Временное правительство ввело
дополнительный налог в 45 сантимов на каждый франк по всем четырем прямым налогам.
Правительственная печать лгала парижскому пролетариату, будто этот налог падает
главным образом на крупное землевладение, на владельцев пожалованного
Реставрацией миллиарда. В действительности же он пал прежде всего на крестьянство,
т. е. на огромное большинство французского народа. Крестьянам пришлось
нести издержки февральской революции, — и они составили главную армию
контрреволюции. Налог в 45 сантимов был жизненным вопросом для французского крестьянина,
который, в свою очередь, сделал его вопросом жизни и смерти для республики. С
этого момента в глазах французского крестьянина республику олицетворял налог
в 45 сантимов, а парижский пролетариат представлялся ему расточителем,
который благоденствовал за его счет.
В то время как революция 1789г. начала с
того, что освободила крестьян от бремени феодальных повинностей, революция 1848
г., чтобы не повредить капиталу и обеспечить ход его государственной машины,
первым делом преподнесла сельскому населению новый налог.
Только одним путем временное правительство
могло устранить все эти затруднения и выбить государство из его старой колеи, а
именно объявлением государственного банкротства. Все помнят, как
Ледрю-Роллен впоследствии расписывал перед Национальным собранием, с каким
добродетельным негодованием отверг он подобное предложение биржевого ростовщика
Фульда, теперешнего французского министра финансов.
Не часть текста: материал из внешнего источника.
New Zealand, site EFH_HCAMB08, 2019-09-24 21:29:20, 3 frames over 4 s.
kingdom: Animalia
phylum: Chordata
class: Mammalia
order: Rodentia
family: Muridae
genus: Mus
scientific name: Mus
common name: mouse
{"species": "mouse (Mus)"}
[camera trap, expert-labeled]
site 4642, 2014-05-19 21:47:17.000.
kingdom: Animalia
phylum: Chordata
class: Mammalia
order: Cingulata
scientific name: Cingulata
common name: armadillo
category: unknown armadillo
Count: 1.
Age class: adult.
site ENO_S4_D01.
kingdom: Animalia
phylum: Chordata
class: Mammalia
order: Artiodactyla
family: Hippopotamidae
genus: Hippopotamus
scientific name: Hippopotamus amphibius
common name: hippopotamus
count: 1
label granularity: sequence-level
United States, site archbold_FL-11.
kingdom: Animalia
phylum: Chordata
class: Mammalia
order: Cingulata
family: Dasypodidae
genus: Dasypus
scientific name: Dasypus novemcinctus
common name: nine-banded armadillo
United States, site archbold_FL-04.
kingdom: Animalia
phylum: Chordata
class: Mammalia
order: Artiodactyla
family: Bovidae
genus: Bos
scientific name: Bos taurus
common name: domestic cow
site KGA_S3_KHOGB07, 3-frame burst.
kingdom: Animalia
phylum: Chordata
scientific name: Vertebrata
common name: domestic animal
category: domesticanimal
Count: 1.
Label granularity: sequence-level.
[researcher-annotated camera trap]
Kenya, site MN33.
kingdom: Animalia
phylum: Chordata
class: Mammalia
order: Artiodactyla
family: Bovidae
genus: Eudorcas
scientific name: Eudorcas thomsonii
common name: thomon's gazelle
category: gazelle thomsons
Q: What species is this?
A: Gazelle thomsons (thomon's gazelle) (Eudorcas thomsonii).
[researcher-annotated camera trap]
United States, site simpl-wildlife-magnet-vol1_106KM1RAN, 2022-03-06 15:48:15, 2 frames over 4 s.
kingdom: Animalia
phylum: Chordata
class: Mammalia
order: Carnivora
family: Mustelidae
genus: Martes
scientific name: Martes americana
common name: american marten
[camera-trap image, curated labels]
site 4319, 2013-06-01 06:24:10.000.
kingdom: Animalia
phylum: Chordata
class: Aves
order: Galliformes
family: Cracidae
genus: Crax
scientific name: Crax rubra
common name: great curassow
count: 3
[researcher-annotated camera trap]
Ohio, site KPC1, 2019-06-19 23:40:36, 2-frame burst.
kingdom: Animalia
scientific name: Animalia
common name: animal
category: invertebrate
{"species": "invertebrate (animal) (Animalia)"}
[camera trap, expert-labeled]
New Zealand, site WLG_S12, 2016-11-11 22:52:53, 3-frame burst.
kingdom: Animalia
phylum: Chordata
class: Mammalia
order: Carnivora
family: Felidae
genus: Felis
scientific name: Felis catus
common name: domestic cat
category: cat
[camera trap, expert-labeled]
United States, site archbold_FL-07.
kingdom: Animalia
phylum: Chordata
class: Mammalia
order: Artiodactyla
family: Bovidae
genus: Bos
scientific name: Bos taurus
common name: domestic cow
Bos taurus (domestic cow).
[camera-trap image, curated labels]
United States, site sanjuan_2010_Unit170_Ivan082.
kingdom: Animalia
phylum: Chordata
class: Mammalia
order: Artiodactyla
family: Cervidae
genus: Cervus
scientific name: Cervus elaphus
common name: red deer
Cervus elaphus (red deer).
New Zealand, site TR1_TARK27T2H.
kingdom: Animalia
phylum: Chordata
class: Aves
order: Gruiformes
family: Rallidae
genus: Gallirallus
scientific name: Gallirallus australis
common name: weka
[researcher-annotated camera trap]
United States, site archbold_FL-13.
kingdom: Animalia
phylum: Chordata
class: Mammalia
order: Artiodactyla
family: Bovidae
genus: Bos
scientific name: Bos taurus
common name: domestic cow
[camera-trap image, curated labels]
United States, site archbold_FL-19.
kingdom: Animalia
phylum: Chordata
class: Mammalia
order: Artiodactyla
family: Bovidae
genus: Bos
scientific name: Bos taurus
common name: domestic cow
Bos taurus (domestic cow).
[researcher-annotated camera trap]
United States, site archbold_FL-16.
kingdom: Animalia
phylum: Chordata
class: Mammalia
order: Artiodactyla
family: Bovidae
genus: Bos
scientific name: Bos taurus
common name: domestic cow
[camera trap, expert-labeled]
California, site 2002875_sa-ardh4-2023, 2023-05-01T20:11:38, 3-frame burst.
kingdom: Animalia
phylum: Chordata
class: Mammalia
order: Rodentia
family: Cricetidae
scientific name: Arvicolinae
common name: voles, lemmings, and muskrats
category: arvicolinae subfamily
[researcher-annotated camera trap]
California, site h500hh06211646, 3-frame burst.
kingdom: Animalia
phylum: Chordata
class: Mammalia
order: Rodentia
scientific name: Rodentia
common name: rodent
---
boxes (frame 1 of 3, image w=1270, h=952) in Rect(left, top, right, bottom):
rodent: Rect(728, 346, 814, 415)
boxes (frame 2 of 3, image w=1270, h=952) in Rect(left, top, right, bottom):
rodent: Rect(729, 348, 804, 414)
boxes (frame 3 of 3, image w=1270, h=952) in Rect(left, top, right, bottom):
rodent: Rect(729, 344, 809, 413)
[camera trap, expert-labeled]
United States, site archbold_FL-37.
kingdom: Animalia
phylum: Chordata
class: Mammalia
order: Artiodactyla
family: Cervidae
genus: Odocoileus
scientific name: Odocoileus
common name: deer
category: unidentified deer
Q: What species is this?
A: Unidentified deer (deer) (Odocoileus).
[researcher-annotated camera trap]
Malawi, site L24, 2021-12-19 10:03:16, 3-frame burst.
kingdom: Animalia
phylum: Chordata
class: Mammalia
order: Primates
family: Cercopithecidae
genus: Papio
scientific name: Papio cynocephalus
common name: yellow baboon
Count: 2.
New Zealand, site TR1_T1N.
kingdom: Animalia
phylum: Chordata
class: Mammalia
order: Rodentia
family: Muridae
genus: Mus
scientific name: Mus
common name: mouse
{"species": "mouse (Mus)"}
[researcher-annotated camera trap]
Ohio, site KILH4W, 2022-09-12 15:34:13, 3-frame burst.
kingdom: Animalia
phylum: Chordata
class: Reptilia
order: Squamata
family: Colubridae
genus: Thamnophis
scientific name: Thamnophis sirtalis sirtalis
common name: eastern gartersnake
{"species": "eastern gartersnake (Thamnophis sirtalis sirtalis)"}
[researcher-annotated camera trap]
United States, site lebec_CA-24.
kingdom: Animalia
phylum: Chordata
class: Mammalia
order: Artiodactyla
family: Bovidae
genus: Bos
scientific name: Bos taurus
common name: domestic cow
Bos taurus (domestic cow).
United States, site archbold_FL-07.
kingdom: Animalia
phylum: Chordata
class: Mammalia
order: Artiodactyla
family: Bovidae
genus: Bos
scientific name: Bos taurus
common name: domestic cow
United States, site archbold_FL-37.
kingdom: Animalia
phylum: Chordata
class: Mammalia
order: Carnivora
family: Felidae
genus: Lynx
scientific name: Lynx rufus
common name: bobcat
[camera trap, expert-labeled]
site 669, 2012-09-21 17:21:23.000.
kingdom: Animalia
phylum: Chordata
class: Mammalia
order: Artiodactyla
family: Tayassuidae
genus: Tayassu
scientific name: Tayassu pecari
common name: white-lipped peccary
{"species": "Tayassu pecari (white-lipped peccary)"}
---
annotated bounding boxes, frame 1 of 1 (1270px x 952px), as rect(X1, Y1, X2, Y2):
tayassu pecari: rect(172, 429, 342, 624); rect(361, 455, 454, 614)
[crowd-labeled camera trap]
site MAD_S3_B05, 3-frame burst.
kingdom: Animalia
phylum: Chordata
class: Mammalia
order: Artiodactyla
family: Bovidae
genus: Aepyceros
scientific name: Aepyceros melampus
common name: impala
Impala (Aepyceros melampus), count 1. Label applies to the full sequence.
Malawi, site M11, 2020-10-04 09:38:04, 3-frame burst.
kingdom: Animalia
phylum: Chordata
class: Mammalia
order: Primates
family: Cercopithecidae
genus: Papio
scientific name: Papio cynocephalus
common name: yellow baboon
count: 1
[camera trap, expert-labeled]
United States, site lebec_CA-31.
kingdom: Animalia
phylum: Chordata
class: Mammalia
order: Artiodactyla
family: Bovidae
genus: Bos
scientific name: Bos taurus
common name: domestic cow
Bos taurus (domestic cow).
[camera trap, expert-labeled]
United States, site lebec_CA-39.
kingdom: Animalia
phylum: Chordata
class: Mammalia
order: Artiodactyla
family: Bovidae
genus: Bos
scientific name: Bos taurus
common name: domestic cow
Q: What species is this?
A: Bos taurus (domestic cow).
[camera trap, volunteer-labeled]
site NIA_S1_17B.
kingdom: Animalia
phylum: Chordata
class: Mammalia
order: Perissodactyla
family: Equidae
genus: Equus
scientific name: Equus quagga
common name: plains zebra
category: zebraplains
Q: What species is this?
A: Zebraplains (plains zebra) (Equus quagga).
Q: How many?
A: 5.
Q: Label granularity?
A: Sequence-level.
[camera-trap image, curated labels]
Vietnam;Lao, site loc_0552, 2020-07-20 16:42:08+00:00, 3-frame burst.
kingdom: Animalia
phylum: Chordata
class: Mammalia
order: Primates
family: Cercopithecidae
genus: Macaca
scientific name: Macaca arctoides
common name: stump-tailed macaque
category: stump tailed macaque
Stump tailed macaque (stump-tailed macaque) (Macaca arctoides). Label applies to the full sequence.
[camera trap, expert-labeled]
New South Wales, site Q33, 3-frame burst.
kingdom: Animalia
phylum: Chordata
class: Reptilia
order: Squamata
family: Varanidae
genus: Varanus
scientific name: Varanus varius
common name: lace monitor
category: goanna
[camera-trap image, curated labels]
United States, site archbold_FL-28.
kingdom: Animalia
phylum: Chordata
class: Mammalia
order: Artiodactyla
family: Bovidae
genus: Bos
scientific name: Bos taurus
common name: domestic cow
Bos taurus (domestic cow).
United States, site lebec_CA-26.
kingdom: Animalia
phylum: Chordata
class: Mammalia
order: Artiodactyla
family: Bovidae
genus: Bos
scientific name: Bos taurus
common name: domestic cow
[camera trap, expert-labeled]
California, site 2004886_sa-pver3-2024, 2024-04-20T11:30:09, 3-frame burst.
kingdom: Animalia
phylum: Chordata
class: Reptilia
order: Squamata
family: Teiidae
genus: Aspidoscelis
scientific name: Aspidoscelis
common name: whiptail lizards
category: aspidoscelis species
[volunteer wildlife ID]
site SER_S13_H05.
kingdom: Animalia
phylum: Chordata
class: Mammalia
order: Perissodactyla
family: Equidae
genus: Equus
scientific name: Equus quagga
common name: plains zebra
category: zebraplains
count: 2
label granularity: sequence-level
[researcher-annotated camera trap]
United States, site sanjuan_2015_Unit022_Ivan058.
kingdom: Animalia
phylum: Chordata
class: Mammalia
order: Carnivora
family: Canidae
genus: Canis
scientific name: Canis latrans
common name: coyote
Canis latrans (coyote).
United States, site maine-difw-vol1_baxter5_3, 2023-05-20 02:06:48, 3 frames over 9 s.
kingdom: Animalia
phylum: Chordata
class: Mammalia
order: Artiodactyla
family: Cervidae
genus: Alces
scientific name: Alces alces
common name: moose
Между тем Фульд предлагал
ему яблоко от древа познания.
Признав векселя, выданные на государство
старым буржуазным обществом, временное правительство подпало под его власть.
Оно попало в положение запутавшегося должника буржуазного общества, вместо того
чтобы явиться к нему в роли грозного кредитора, взыскивающего старые революционные
долги. Оно должно было укреплять расшатавшиеся буржуазные отношения, чтобы
справиться с обязательствами, выполнимыми только в рамках этих отношений.
Кредит стал необходимым условием его существования, а уступки пролетариату и
данные ему обещания — оковами, которые во что бы то ни стало должны были
быть разбиты. Освобождение рабочих — даже только фраза об этом — стало
невыносимой опасностью для новой республики, так как это требование было
постоянным протестом против восстановления кредита, который покоится на прочном
и непоколебимом признании существующих экономических классовых отношений.
Поэтому надо было покончить с рабочими.
Февральская революция выбросила армию вон
из Парижа. Национальная гвардия, т. е. различные слои буржуазии, составляла
единственную военную силу, но она не чувствовала себя достаточно крепкой для
того, чтобы справиться с пролетариатом. К тому же она была вынуждена, хотя и
после упорнейшего сопротивления, после сотни всяческих помех, мало-помалу,
частично, открыть доступ в свои ряды вооруженным пролетариям. Таким образом,
оставался только один исход: противопоставить одну часть пролетариев другой.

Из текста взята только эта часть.